REQUIREMENT: Exact repetition is required: output every record in full.

DATA TO USE:

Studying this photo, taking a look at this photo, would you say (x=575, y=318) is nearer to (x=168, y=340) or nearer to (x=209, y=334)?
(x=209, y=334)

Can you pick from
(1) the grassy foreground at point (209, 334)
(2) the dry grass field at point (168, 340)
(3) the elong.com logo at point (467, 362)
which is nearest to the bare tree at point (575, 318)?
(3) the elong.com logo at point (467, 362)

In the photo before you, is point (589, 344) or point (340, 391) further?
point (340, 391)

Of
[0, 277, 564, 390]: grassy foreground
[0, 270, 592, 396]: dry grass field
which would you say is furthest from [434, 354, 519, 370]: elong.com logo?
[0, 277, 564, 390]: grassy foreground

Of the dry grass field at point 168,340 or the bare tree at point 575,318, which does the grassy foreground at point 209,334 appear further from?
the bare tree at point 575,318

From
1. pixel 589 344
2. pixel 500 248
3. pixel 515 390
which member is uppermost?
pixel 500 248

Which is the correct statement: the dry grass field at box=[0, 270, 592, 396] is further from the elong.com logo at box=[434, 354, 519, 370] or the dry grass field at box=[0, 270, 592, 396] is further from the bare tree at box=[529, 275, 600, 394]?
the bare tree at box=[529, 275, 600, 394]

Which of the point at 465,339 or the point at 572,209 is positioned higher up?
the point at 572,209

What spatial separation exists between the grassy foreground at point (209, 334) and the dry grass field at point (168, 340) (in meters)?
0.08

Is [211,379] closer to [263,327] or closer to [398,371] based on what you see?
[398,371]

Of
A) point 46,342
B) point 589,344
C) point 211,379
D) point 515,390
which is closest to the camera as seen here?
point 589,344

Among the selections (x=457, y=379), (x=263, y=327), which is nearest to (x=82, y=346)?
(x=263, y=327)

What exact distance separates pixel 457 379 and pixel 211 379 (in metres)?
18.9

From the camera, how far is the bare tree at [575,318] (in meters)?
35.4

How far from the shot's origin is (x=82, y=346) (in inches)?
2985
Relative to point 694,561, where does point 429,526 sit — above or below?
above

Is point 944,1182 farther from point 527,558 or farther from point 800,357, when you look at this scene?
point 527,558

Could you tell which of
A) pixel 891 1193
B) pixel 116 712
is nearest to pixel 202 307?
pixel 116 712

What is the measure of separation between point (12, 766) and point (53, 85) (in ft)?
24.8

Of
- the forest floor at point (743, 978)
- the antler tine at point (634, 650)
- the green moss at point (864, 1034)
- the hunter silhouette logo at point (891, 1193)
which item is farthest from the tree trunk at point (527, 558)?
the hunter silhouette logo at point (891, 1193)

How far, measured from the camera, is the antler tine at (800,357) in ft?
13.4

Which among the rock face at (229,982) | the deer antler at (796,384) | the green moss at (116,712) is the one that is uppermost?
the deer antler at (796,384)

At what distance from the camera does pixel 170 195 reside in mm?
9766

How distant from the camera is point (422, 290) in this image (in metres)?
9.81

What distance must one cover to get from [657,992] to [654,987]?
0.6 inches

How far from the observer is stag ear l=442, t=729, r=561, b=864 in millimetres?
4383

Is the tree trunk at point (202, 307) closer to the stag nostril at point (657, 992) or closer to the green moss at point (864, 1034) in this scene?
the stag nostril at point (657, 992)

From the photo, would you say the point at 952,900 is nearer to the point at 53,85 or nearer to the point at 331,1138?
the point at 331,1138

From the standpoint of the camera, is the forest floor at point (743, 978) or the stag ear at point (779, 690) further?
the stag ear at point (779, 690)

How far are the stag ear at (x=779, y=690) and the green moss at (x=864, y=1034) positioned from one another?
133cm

RESULT:
Studying this photo, taking a look at this photo, would you say (x=575, y=318) is nearer to (x=168, y=340) or nearer to (x=209, y=334)?
(x=209, y=334)

Can you pick from
(1) the grassy foreground at point (209, 334)
(2) the dry grass field at point (168, 340)
(3) the elong.com logo at point (467, 362)
which is nearest to the bare tree at point (575, 318)?
(3) the elong.com logo at point (467, 362)

In the photo before you, is point (589, 344) or point (340, 391) further?
point (340, 391)

Of
[0, 277, 564, 390]: grassy foreground
[0, 270, 592, 396]: dry grass field
which would you say is furthest from [434, 354, 519, 370]: elong.com logo?
[0, 277, 564, 390]: grassy foreground

Of the dry grass field at point 168,340 or the bare tree at point 575,318, which does the grassy foreground at point 209,334 appear further from?
the bare tree at point 575,318

From
1. pixel 589 344
2. pixel 500 248
3. pixel 515 390
which member is uppermost?
pixel 500 248

Which is the correct statement: the dry grass field at box=[0, 270, 592, 396] is further from the elong.com logo at box=[434, 354, 519, 370] or the dry grass field at box=[0, 270, 592, 396] is further from the bare tree at box=[529, 275, 600, 394]?
the bare tree at box=[529, 275, 600, 394]

Which of the point at 465,339 or the point at 572,209 is positioned higher up?
the point at 572,209

What spatial separation exists between the grassy foreground at point (209, 334) and the dry grass field at point (168, 340) (in meters)?
0.08

Is [211,379] closer to [263,327] or closer to [398,371] based on what you see?
[398,371]

Of
A) point 46,342
B) point 589,344
C) point 211,379
D) point 515,390
which is closest to the camera as seen here?
point 589,344

Among the selections (x=457, y=379), (x=263, y=327), which is nearest to (x=82, y=346)?
(x=263, y=327)

What exact distance separates pixel 457 379 and pixel 211 379 (in metres)?
18.9

From the camera, how far is the bare tree at [575,318] (in meters)?
35.4

How far from the shot's origin is (x=82, y=346) (in inches)?
2985
Relative to point 694,561, where does point 429,526 sit — above or below?
above

Is point 944,1182 farther from point 527,558 or farther from point 800,357, when you look at this scene?
point 527,558

Could you tell which of
A) pixel 891 1193
B) pixel 116 712
is nearest to pixel 202 307?
pixel 116 712

What is the measure of separation between point (12, 766) and point (53, 85) (in ft)?
24.8

Of
- the forest floor at point (743, 978)
- the antler tine at point (634, 650)
- the green moss at point (864, 1034)
- the hunter silhouette logo at point (891, 1193)
which item is farthest from the tree trunk at point (527, 558)?
the hunter silhouette logo at point (891, 1193)

How far, measured from the camera, is the antler tine at (800,357) in ft?
13.4

Which among the rock face at (229,982) | the deer antler at (796,384) | the green moss at (116,712) is the one that is uppermost?
the deer antler at (796,384)

At what distance from the camera does pixel 170 195 reside in mm?
9766

How distant from the camera is point (422, 290) in this image (in metres)?
9.81

What distance must one cover to get from [657,992] to [654,987]?
0.6 inches

How far from the observer is stag ear l=442, t=729, r=561, b=864 in millimetres?
4383

Is the tree trunk at point (202, 307) closer to the stag nostril at point (657, 992) or closer to the green moss at point (864, 1034) in this scene?
the stag nostril at point (657, 992)

From the photo, would you say the point at 952,900 is nearer to the point at 53,85 or nearer to the point at 331,1138?
the point at 331,1138

From the standpoint of the camera, is the forest floor at point (743, 978) or the stag ear at point (779, 690) further?
the stag ear at point (779, 690)

How far are the stag ear at (x=779, y=690) and the green moss at (x=864, y=1034) positioned from one another?
133cm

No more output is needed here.